Full Changelog: 1.25.0...1.25.1

1.25.0

⚠️ Reminder: If you are still using the bitwardenrs/server* Docker images, you need to migrate to the new vaultwarden image. Check #1642 for an explanation. The old images will not receive any new updates any longer.

What's Changed

• Updated included web vault to v2.28.1
• Update Rocket to 0.5 and async, and compile on stable by @dani-garcia in #2276
• Update async to prepare for main merge + several updates by @BlackDex in #2292
• Add IP address to missing/invalid password message for Sends by @jaen in #2313
• Add support for custom .env file path by @TinfoilSubmarine in #2315
• Added autofocus to pw field on admin login page by @taylorwmj in #2328
• Update login API code and update crates to fix CVE by @BlackDex in #2354
• Several updates and fixes by @BlackDex in #2379
• disable legacy X-XSS-Protection feature by @Wonderfall in #2380
• Fix building mimalloc on armv6 by @BlackDex in #2397
• Remove u2f implementation by @BlackDex in #2398
• Sync global_domains.json by @jjlin in #2400
• Add /api/{alive,now,version} endpoints by @jjlin in #2433
• Improve sync speed and updated dep. versions by @BlackDex in #2429
• Database connection init by @jjlin in #2440
• Fix upload limits and disable color logs by @BlackDex in #2480
• Update Rust version in Dockerfile by @BlackDex in #2481

New Contributors

• @jaen made their first contribution in #2313
• @TinfoilSubmarine made their first contribution in #2315
• @taylorwmj made their first contribution in #2328
• @Wonderfall made their first contribution in #2380

Full Changelog: 1.24.0...1.25.0

1.24.0

⚠️ Reminder: If you are still using the bitwardenrs/server* Docker images, you need to migrate to the new vaultwarden image.
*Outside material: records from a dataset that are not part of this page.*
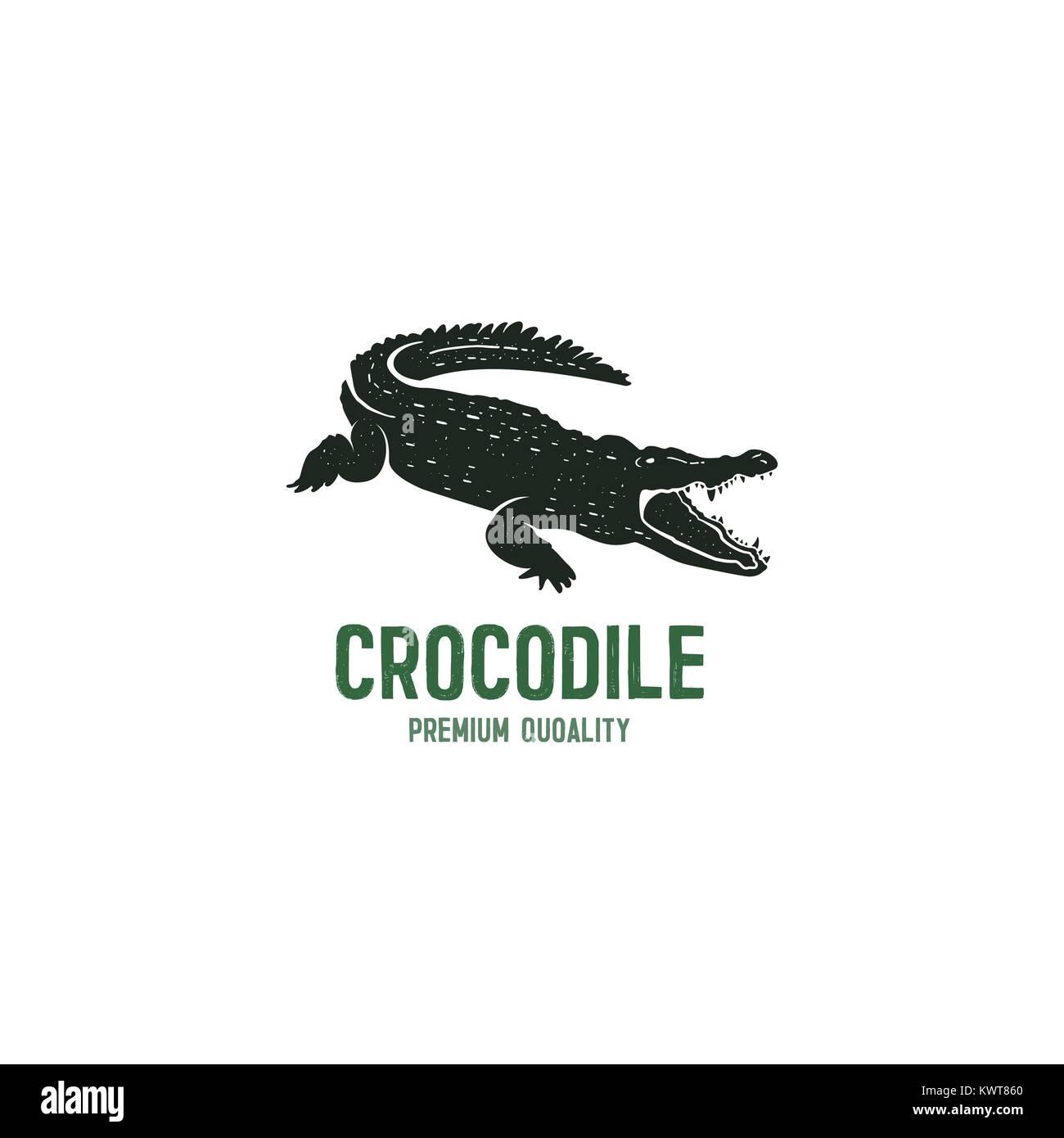 crocodile logo template symbol of alligator crocodile with text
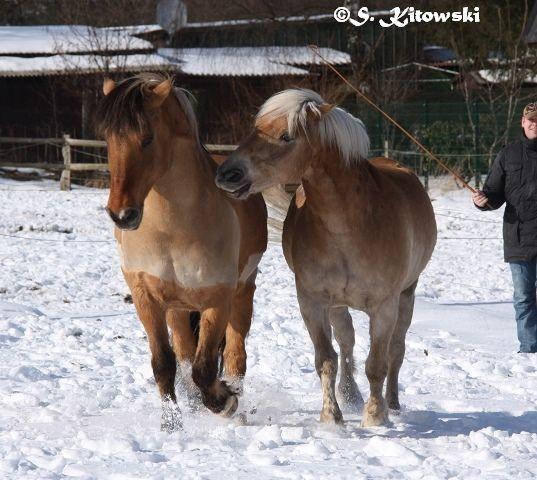 23.03.2013 Spaß im Schnee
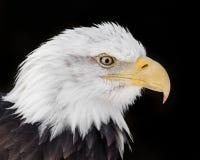 Eagle calvo XVI Fotografia Stock Libera da Diritti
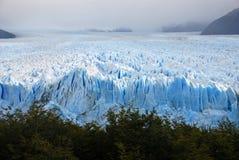 在巴塔哥尼亚的佩里托美利奴绵羊的冰川 库存图片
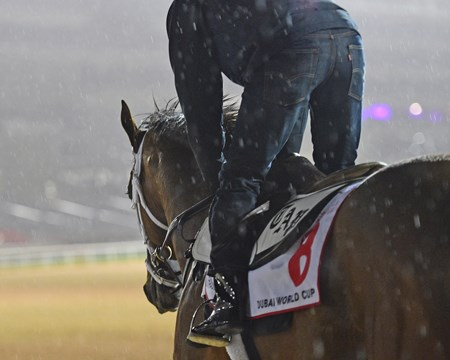Keen Ice Dubai World Cup -Morning works 3/21/17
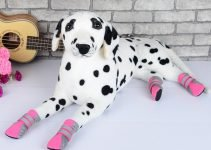 Best Dog Boots for Winter 5 Boots to Keep Your Doggie Paws Warm and Protected 5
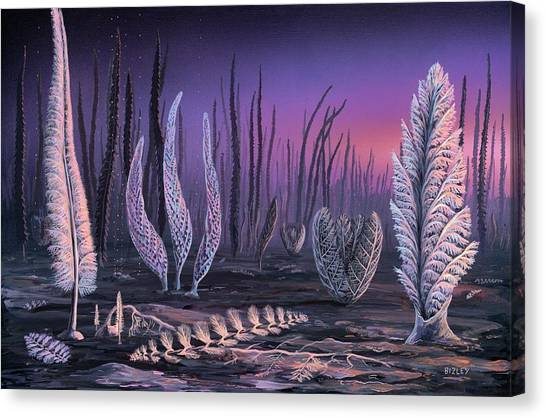 Pre-cambrian Life Forms Canvas Print by Richard Bizley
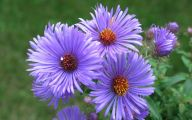 Purple Flowers Bloom In Fall 23 Desktop Wallpaper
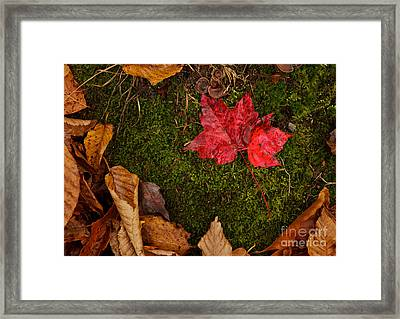 Fall Maple Leaves Framed Print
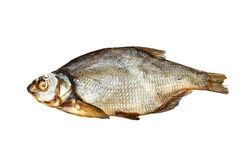 Foto of bream lying on white background. Close-up foto of bream lying on white background Royalty Free Stock Photos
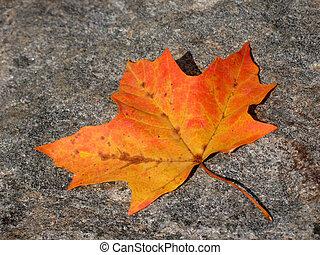 Leaf on asphalt in fall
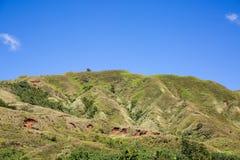 Colinas verdes Foto de archivo libre de regalías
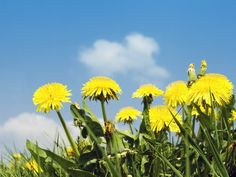 Kill Dandelions Naturally and Effectively this summer with these tips!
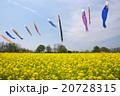 菜の花とこいのぼり 20728315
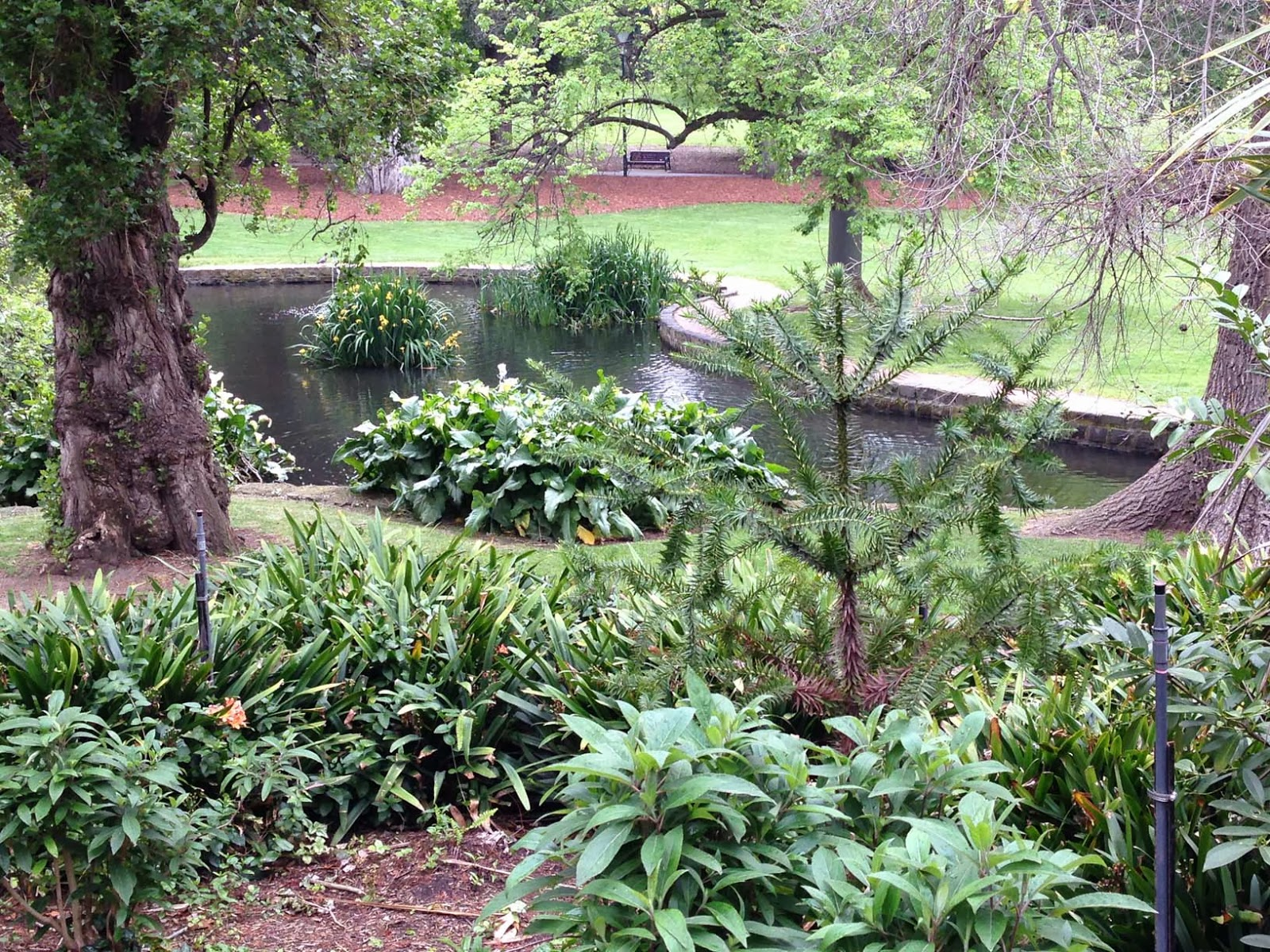 Running routes melbourne fitzroy gardens running route for Garden pond melbourne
Check #1642 for an explanation. The old images will not receive any new updates any longer.

What's Changed

• Add support for external icon services by @jjlin in #2158
  • Add config option to set the HTTP redirect code for external icons by @jjlin in #2188
  • Add support for legacy HTTP 301/302 redirects for external icons by @jjlin in #2218
• Support all DB's for Alpine and Debian by @BlackDex in #2172
• Add support for API keys by @jjlin in #2245
• Basic ratelimit for user login (including 2FA) and admin login by @dani-garcia in #2165
• Upgrade Feature-Policy to Permissions-Policy by @iamdoubz in #2228
• Set Expires header when caching responses by @RealOrangeOne in #2182
• Increase length limit for email token generation by @jjlin in #2257
• Small changes to icon log messages. by @BlackDex in #2170
• Bump rust version to mitigate CVE-2022-21658 by @dscottboggs in #2255
• Fixed #2151 by @BlackDex in #2169
• Fixed issue #2154 by @BlackDex in #2194
• Fix issue with Bitwarden CLI. by @BlackDex in #2197
• Fix emergency access invites for new users by @BlackDex in #2217
• Sync global_domains.json by @jjlin in #2156
• Sync global_domains.json by @jjlin in #2171

New Contributors

• @iamdoubz made their first contribution in #2228
• @dscottboggs made their first contribution in #2255

Full Changelog: 1.23.1...1.24.0

1.23.1

⚠️ Reminder: If you are still using the bitwardenrs/server* Docker images, you need to migrate to the new vaultwarden image. Check #1642 for an explanation. The old images will not receive any new updates any longer.

What's Changed

• Add email notifications for incomplete 2FA logins by @jjlin in #2067
• Fix conflict resolution logic for read_only and hide_passwords flags by @jjlin in #2073
• Fix missing encrypted key after emergency access reject by @jjlin in #2078
• Fix PostgreSQL migration by @jjlin in #2080
• Macro recursion decrease and other optimizations by @BlackDex in #2084
• Enabled trust-dns and some updates. by @BlackDex in #2125
• Update web vault to 2.25.0

Full Changelog: 1.23.0...1.23.1

1.23.0

⚠️ Reminder: If you are still using the bitwardenrs/server* Docker images, you need to migrate to the new vaultwarden image. Check #1642 for an explanation. The old images are deprecated and will stop being updated after 1.23.0.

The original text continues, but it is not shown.